A diagnosis of KDSS was considered after consultation to the pediatric infectious disease doctor, and therefore Intravenous Immunoglobulin (IVIG) at a dose of 2 g/kg was given. Aspirin was deferred as she was influenza B positive. An ultrasound of the abdomen was obtained which revealed hydrops of the gallbladder. Initial echocardiography (ECHO) was normal. After 24 h of the IVIG therapy, the patient was afebrile, and her general condition started to improve. Two days after IVIG, she developed peeling mainly at the neck and perianal area. She was discharged from the hospital in good condition and follow up ECHOs were normal.

Given the overlapping initial clinical presentation between KDSS and TSS, some experts believe that superantigen (SAg) mediated inflammation could be the underlying mechanism of both KDSS and TSS. The findings of Nagata et al., in 2009, support this hypothesis; in which the authors found the Sag producing microorganisms in the gastrointestinal tract of KD patients [6]. Many pathogens have been linked to the pathogensis of KD, including Influenza virus, like in the case at hand. Many reports through the literature reported KD after Influenza (A and/or B) infection; interestingly enough Shimada et al. in 15 reported a case of KD following influenza vaccine [7].

Cardiac complications of untreated or delayed treatment of KDSS include coronary artery dilation and aneurysmal formation, valvular regurgitation, and persistent ventricular diastolic dysfunction^5, Gámez-González et al., in 2018 reported coronary arteries abnormalities in 72% of in a sample of 103 patients with KDSS [8]. Gastrointestinal symptoms of KDSS include abdominal pain, vomiting, diarrhea and gastrointestinal bleeding, as reported by Gámez-González et al.[9].

Studies have found that KDSS patients had lower age-adjusted hemoglobin z score, lower serum albumin levels, bandemia, neutrophilia, thrombocytopenia, and higher CRP levels when compared to KD patients [5]. Although KD is commonly seen in males, KDSS patients are predominantly females [10]. The cause of severe hypotension seen in KDSS remains unknown. A common hypothesis explains in relation to contractile dysfunction of myocytes resulting from massive cytokine production, leading to the development of systemic capillary leak syndrome due to elevated interleukin-2 levels and increased endothelial cell permeability [11, 12].

Chen et al. in 2013 found that KDSS patients had a delayed diagnosis in comparison to KD patients, longer hospital stay by 9.2 days on average, and a higher rate of failure after the first IVIG treatment. This was not reflected in this case. In addition, KDSS patients had higher levels of inflammatory markers. The authors attributed these findings to delayed diagnosis and treatment initiation in KDSS^{Error! Bookmark not defined.}. While Ma et al., in 2017, found that KDSS patients had higher levels of liver enzymes, procalcitonin, brain natriuretic peptide, troponin I, and ferroprotein [13].

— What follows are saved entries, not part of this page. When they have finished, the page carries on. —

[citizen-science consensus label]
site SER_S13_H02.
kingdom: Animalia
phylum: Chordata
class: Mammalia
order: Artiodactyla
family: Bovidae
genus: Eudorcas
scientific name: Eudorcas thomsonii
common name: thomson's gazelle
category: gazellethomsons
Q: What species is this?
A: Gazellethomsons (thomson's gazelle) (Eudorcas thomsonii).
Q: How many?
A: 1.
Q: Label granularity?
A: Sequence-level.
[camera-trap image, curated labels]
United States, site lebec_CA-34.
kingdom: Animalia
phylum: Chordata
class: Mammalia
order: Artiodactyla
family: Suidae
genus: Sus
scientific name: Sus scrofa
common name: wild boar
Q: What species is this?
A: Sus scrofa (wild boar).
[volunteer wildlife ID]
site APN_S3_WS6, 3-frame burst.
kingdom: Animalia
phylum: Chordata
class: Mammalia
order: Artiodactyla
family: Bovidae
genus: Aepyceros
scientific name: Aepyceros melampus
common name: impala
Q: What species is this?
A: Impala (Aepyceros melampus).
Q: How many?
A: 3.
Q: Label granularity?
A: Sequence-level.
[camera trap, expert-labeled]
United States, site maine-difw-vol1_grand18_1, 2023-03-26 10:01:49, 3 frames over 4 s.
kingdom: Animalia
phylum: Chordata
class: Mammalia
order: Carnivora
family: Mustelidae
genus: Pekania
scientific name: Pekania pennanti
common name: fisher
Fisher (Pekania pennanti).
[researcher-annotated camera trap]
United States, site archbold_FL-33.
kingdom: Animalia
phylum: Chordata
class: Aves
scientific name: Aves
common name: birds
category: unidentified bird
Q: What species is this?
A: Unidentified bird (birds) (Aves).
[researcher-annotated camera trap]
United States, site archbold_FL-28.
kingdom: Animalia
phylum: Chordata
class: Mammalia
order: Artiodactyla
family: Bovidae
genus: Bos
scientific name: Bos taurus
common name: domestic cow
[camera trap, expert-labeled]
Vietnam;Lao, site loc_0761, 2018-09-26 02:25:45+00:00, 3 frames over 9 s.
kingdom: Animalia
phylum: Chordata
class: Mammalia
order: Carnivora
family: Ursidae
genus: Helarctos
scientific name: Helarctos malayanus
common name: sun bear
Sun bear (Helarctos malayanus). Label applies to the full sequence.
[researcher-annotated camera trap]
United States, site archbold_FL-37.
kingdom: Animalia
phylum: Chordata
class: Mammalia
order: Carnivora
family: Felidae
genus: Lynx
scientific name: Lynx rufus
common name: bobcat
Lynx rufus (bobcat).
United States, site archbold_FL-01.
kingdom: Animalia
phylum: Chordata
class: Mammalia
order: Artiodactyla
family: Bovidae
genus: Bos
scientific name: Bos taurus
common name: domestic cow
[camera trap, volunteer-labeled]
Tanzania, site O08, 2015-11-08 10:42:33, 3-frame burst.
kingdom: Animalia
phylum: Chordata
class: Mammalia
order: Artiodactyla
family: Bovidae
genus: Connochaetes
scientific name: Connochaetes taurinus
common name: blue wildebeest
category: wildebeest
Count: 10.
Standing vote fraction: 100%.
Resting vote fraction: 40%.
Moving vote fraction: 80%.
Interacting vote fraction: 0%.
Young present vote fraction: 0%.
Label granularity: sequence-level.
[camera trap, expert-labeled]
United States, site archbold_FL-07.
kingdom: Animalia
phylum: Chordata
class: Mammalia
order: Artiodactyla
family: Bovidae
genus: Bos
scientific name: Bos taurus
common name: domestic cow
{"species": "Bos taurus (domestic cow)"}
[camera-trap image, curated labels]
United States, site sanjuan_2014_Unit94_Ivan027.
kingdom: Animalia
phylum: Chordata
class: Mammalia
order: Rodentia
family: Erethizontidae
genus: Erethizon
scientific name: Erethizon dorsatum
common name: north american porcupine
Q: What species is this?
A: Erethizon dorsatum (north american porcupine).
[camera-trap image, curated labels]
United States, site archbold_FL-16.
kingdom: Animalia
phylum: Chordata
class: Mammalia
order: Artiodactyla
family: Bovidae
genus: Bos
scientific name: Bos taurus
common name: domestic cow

This case highlights a rare but severe complication of KD. Recognition and vigilance for the manifestation of KDSS is critical for timely treatment which can have a significant impact on the outcome. To our knowledge, this is the first report of KDSS in the Arab region. Since KDSS was first reported in 2009, many retrospective studies were carried out that are not included in our review. To the best of our knowledge the incidence of KD/KDSS is not known in the region as there has been limited data reported from the Middle East. Another reason is the lack on census data in the region for children below 5 years of age [14]. A recent case report from the region showed KD presenting with findings of acute renal failure, thrombocytopenia, hemolytic anemia and gastrointestinal enteritis [15]. Additional file 1: Table S1 summarizes the clinical findings in all prospective published cases since 2009.